The New York City Taxi and Limousine Commission had previously barred drivers from using screens for advertising. In 2015, Vugo filed a lawsuit in federal court to overturn the ban. In 2018, the court ruled that the Taxi and Limousine Commission cannot ban the technology. Vugo subsequently signed agreements with approximately 3,500 drivers in New York City to install its technology. New York City became only the fourth location to use video advertising screens, joining Saudi Arabia, Singapore, and one town in Mexico.

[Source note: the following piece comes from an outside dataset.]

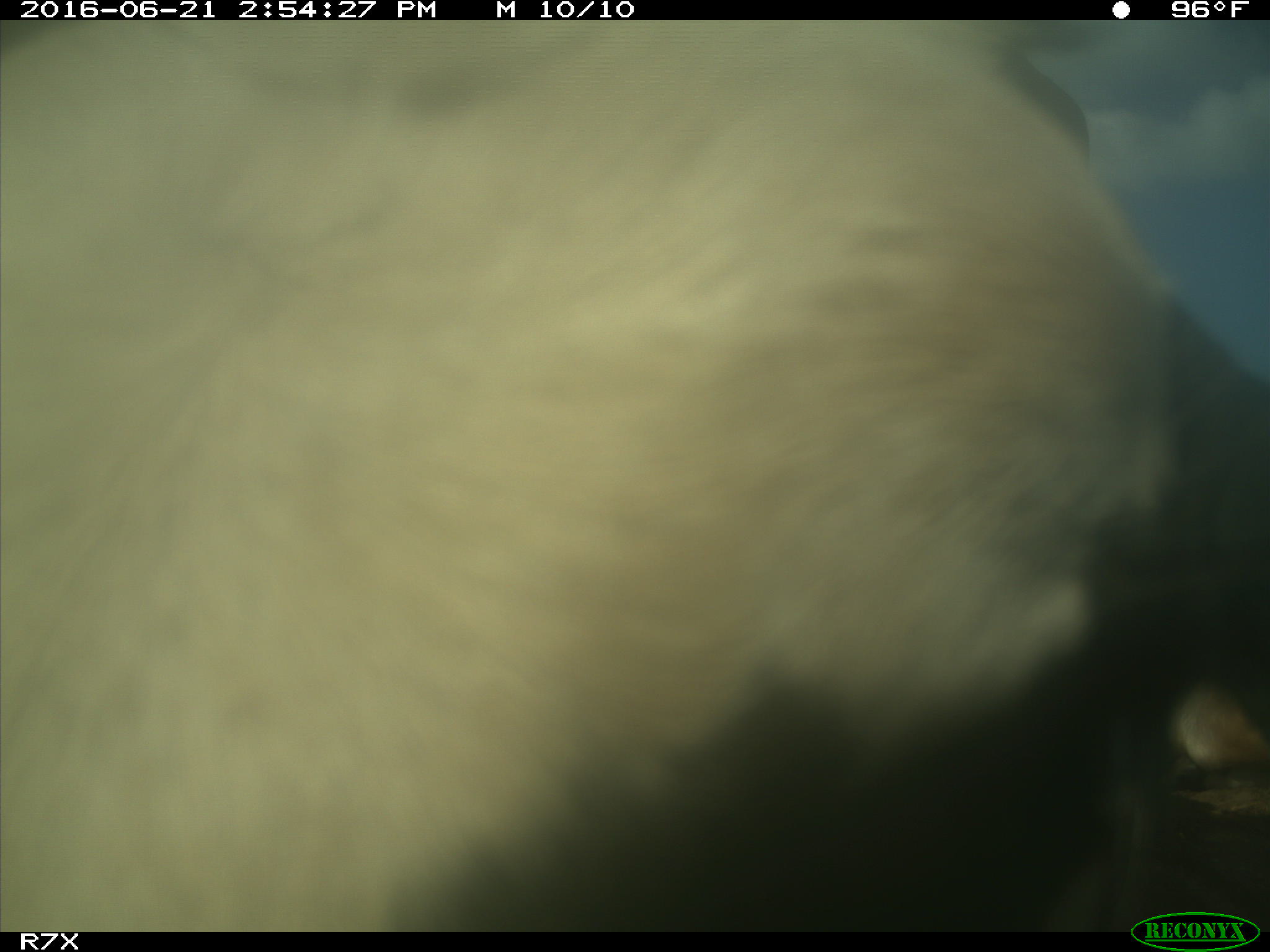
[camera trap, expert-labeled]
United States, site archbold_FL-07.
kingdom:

Vugo was also among the 70 semi-finalists in the 2015 Minnesota Cup. As of June 2015, Vugo claimed almost 1,200 drivers on its platform.

==Ad platform==

Vugo's application displays advertisements on a tablet in real time, based on a passenger’s estimated intent. After the driver enters the passenger's destination, the application, taking into account route and time of day, uses an algorithm to display advertisements relevant to the passenger, reducing the possibility of irrelevant advertisements. The application targeted all vehicle for hire companies. Vugo claimed that drivers using its application could make more than $6,000 per year, with the advertising revenue from the application distributed by the company to the driver.

==Vugo, Inc. v. City of New York==

In February 2018, Vugo successfully sued the city of New York, reversing the policy of the New York City Taxi and Limousine Commission to ban advertising in vehicles for hire. The ruling was reversed by the 2nd U.S. Circuit Court of Appeals in July 2019.